Daftar Urutan Periodisasi Menjabat :

  1. KRT. WIRO SAPUTRO
  2. Drs. KRT SUYONO KUSUMO
  3. Drs. MARSUDI KARTORAHARJO (1982-1987)
  4. KRT. DARUKUSUMO atau Bp. RUSDARUNDIYO (1987-1992)
  5. Drs. MUDJONO NA  (1992-1994)
  6. Dra. SITI SULAMI (1994-1998)
  7. SUTITO, SH(1998-1999)
  8. Ir. SETYOSO HARDJOWISASTRO, M.Si   (1999-2000)
  9. Drs. SOIM  (2000-2004)
  10. Ir. SOETARYO  (2004-2005)
  11. Drs. HARDJONO  (2005-2006)
  12. SUDIBYO, SH.  (2006-2011)
  13. R. AGUS SUPRIYANTO  (2011- sekarang)

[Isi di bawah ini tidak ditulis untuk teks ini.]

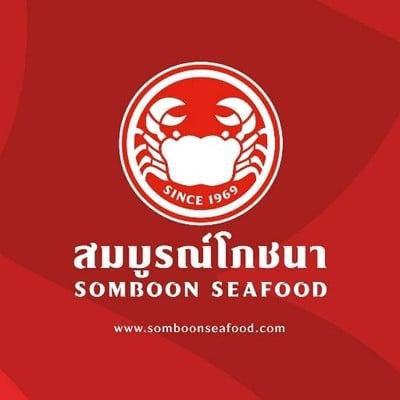 สมบูรณ์โภชนา (Somboon Seafood) บรรทัดทอง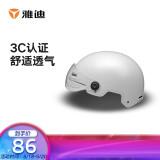 18日0点:Yadea 雅迪 3C认证 0811 电动车半盔 69元(包邮)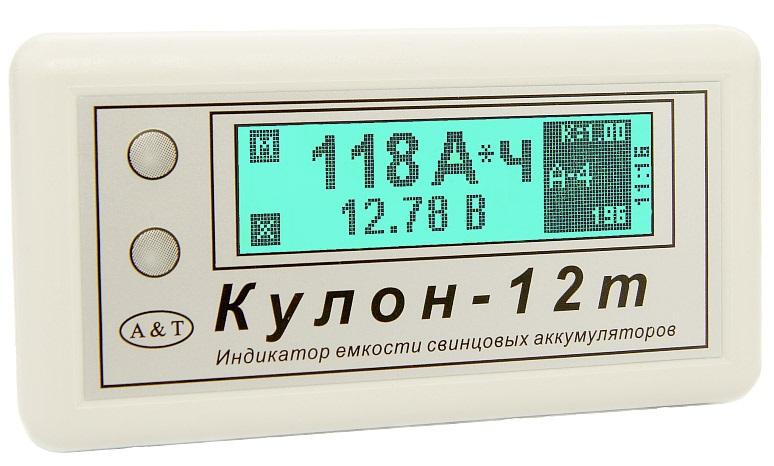 Кулон 12m, 12-м индикатор емкости аккумуляторов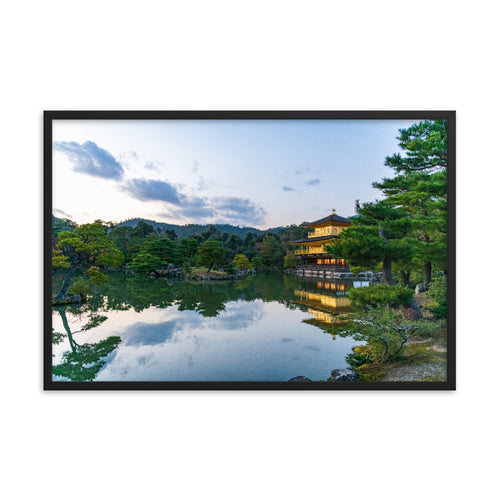 The Golden Pavilion - Framed Glossy Poster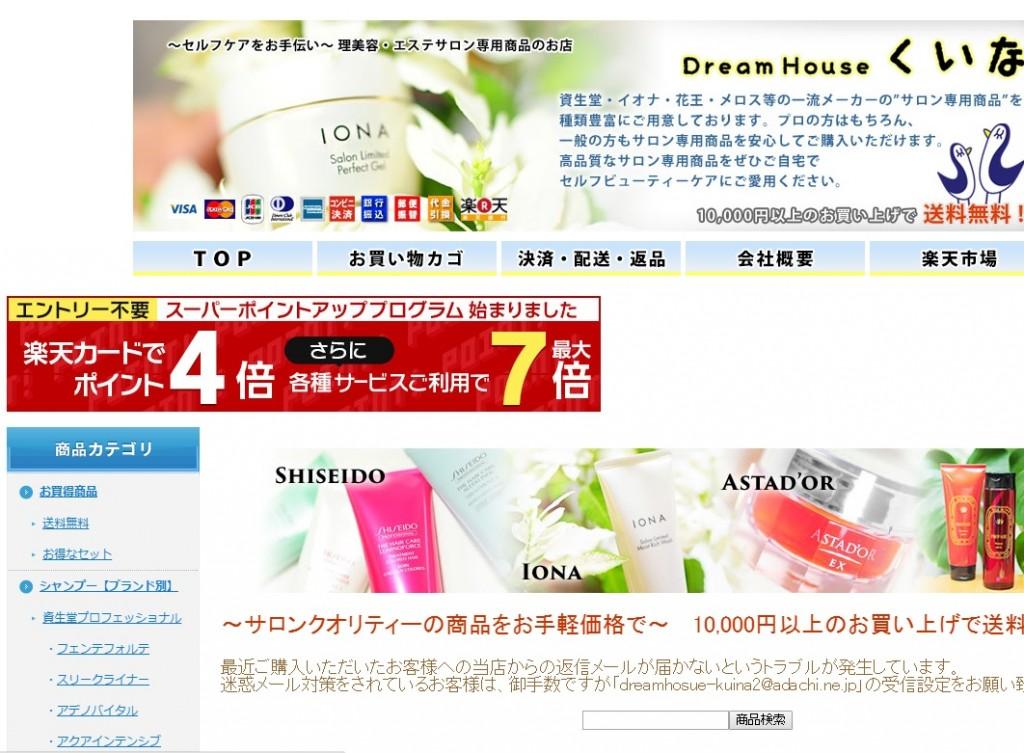dreamhouse-kuina-rakuten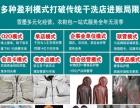 【雪墨国际洗衣】干洗免费店加盟 免费皮具护理培训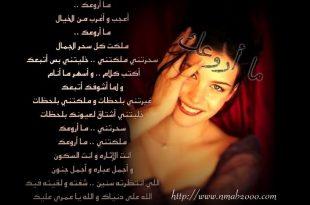 صور اشعار رومنسية اشعار العشاق , اجمل الاشعار الرومانسيه اشعار العشاق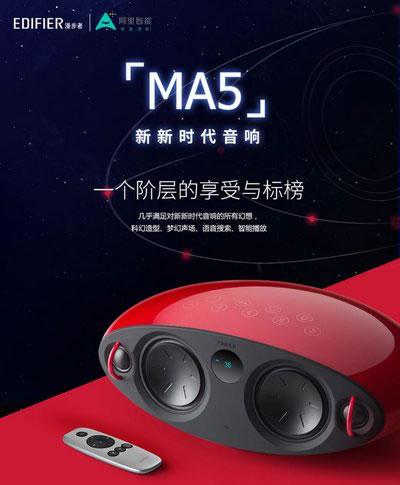漫步者推出智能语音控制音响MA5 提供更优质的服务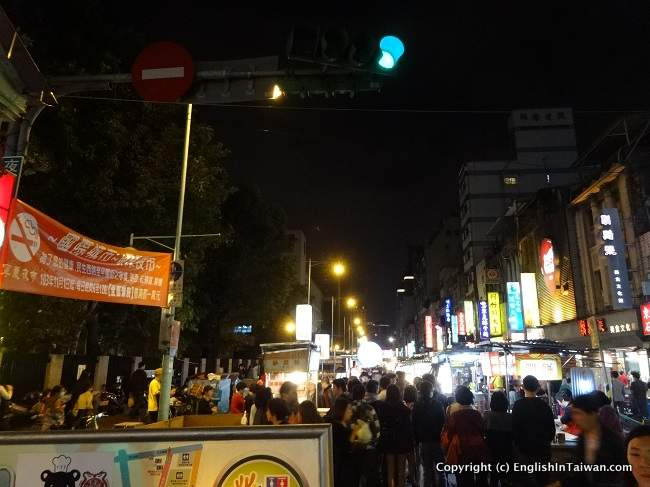 Ningxia Night Market Taipei City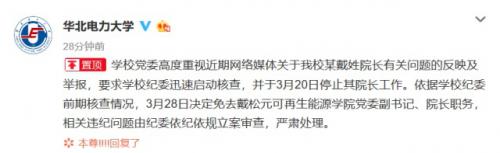 华北电力大学回应怎么回事?华北电力大学院长性侵女教师事件进展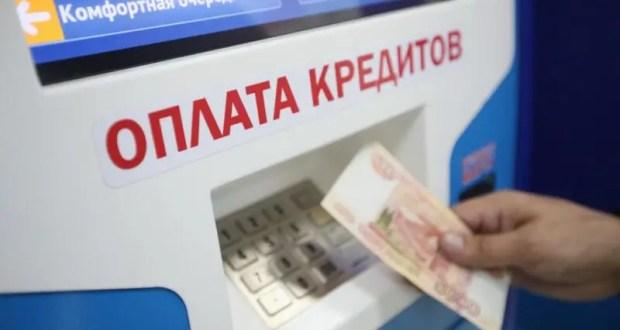 31 июля вступил в силу закон об ипотечных каникулах
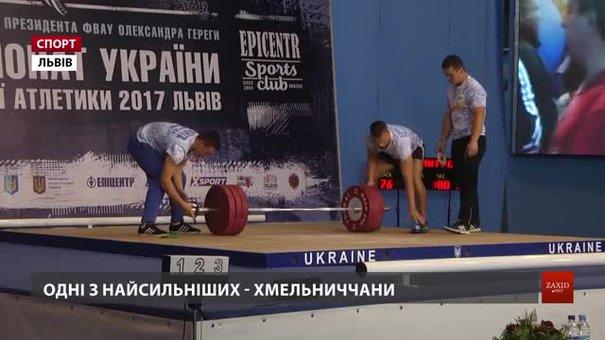 У Львові триває чемпіонат України з важкої атлетики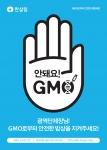 한살림 GMO반대청원엽서
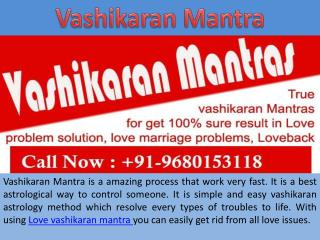 Vashikaran Mantra to Control Anyone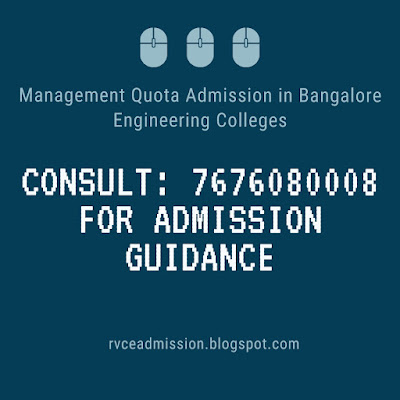 Admission in RV College of Engineering Bangalore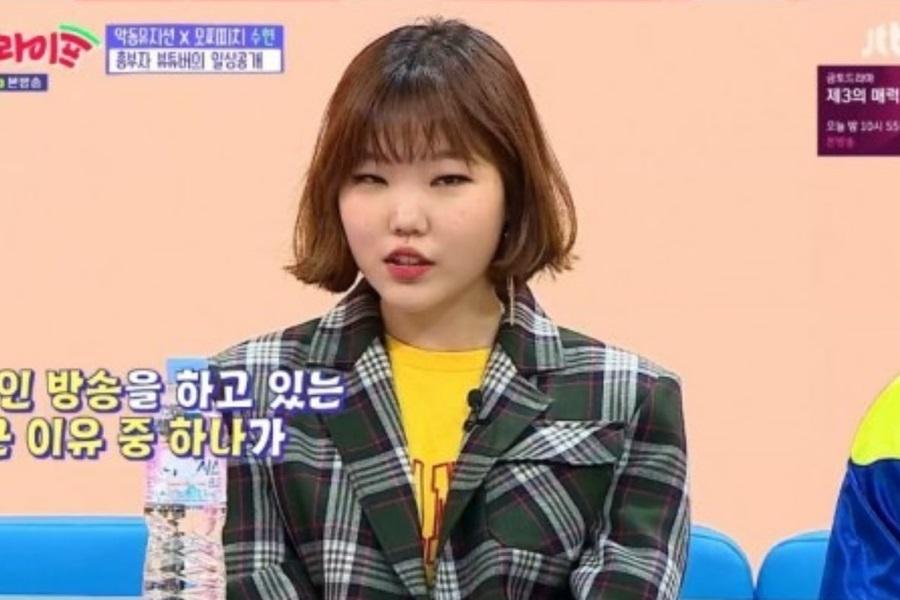 Lee Soo Hyun de Akdong Musician habla sobre cómo la gente reaccionó a su idea de empezar un canal de belleza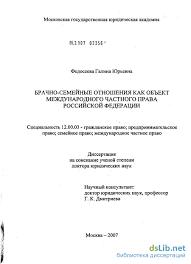 семейные отношения как объект международного частного права  Брачно семейные отношения как объект международного частного права Российской Федерации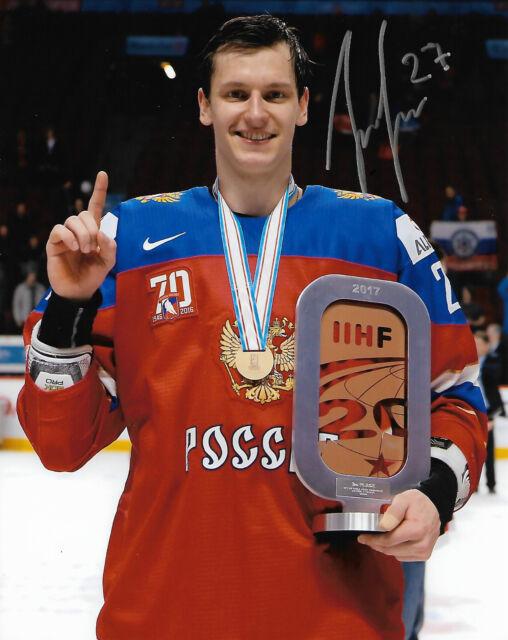 Team Russia Denis Guryanov Autographed Signed 8x10 Photo COA D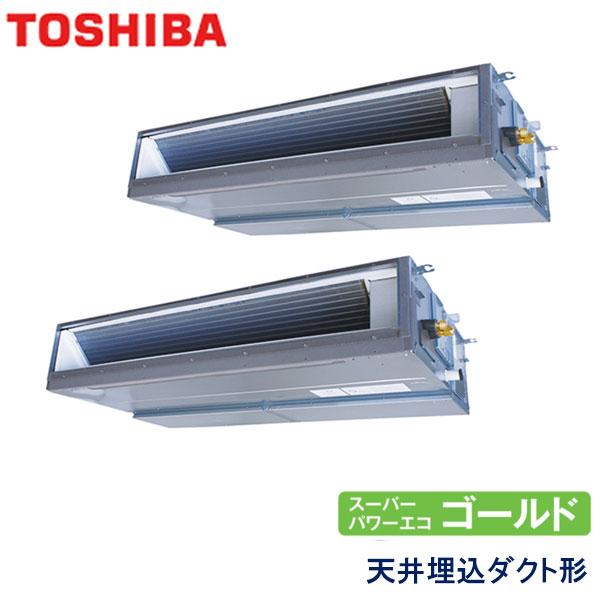 業務用エアコン 東芝 ADSB22437M 天井埋込形ダクト 8馬力 三相200V ワイヤードリモコン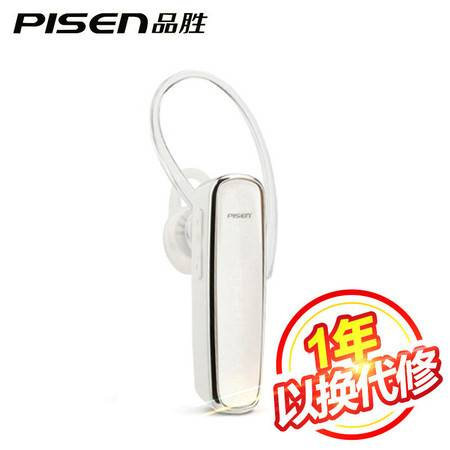 品胜 耳塞式立体声蓝牙耳机LE002+ 无线音乐 通用手机蓝牙耳机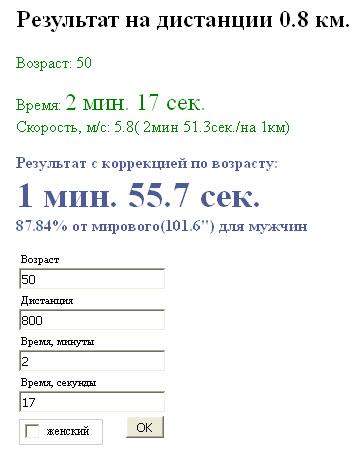 Скриншот пересчета результата Михайлова Алексея, 1965 на дистанции 800м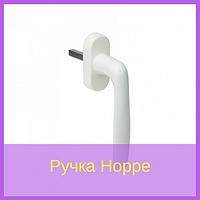 Ручка Hoppe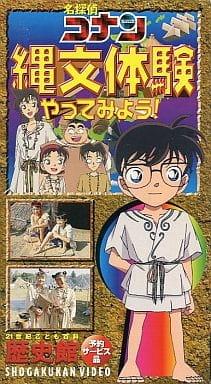 Detective Conan: Let's Experience the Jomon Period!, Meitantei Conan: Jomon Taiken Yatte Miyou!,  名探偵コナン 縄文体験やってみよう!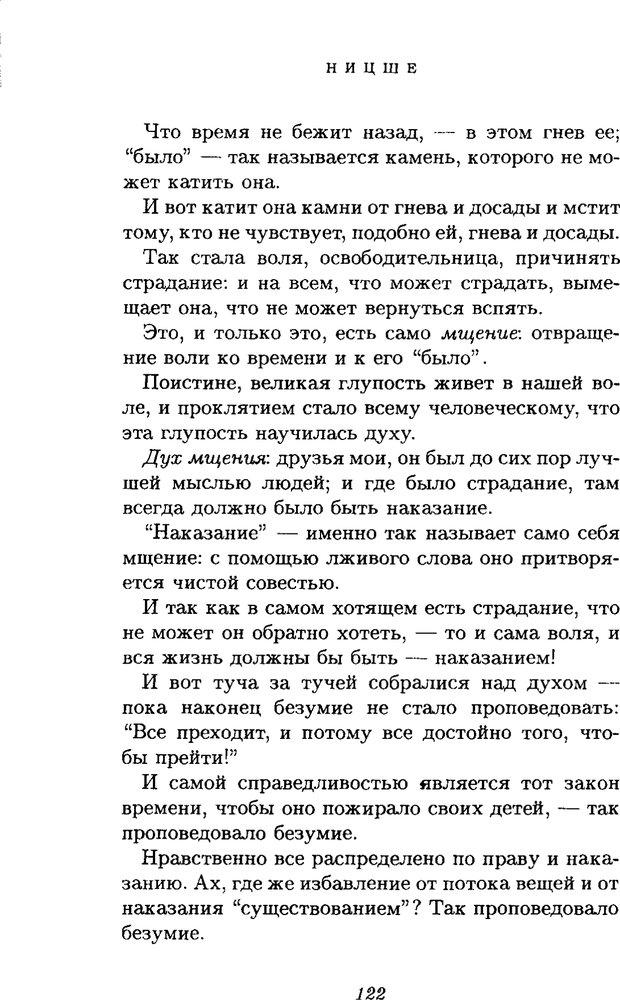 PDF. Ницше. Делёз Ж. Страница 119. Читать онлайн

(REF: Dari berbagai sumber/HSPR-PP edited JHY)

B.    V i s i   
 “Terwujudnya kebijakan, pengelolaan, fasilitasi kepegawaian yang profesional dan sejahtera”

Keterangan:
Profesional artinya ahli dalam bidangnya, sehingga apabila kebijakan, pengelolaan dan fasilitasi itu dilaksanakan oleh ahlinya, maka hasilnya dengan sendirinya akan mewujudkan atau mencapai sesuatu yang efektif, efisien, transparan dan akuntabel.
Sejahtera artinya terpenuhinya pemenuhan kebutuhan minimal pegawai sesuai dengan standar yang layak sebagai balas jasa dan penghargaan atas prestasi kerja pegawai.


C.    M i s i
Misi Badan Kepegawaian Daerah Provinsi DIY Tahun 2009 – 2013 adalah sebagai berikut:

  1. Meningkatkan profesionalisme dan kesejahteraan pegawai;
  2. Meningkatkan pelayanan dan membangun sistem dokumentasi dan sistem informasi kepegawaian;
  3. Meningkatkan kapasitas internal.


D. Tujuan

  1. Terwujudnya peningkatan dan pengembangan kemampuan SDM yang profesional dan sejahtera;
  2. Terwujudnya sistem dokumentasi dan informasi kepegawaian yang akurat dan akuntabel;
  3. Terwujudnya peningkatan dukungan perencanaan, SDM, ketatausahaan, sarana prasarana dan keuangan Badan.


E. Sasaran

  1. Terwujudnya PNS yang  memiliki kemampuan, ketrampilan, perilaku kerja produktif  dan terpenuhi kebutuhan hidup yang layak bagi keluarganya;
  2. Terwujudnya peningkatan kinerja aparatur;
  3. Terwujudnya penataan peraturan perundang-undangan di bidang kepegawaian;
  4. Terwujudnya pengelolaan arsip kepegawaian yang terpadu dan berkualitas;
  5. Terintegrasinya data pegawai melalui Simpeg/data elektronik;
  6. Terwujudnya dukungan perencanaan, SDM, ketatausahaan, sarana prasarana dan keuangan badan.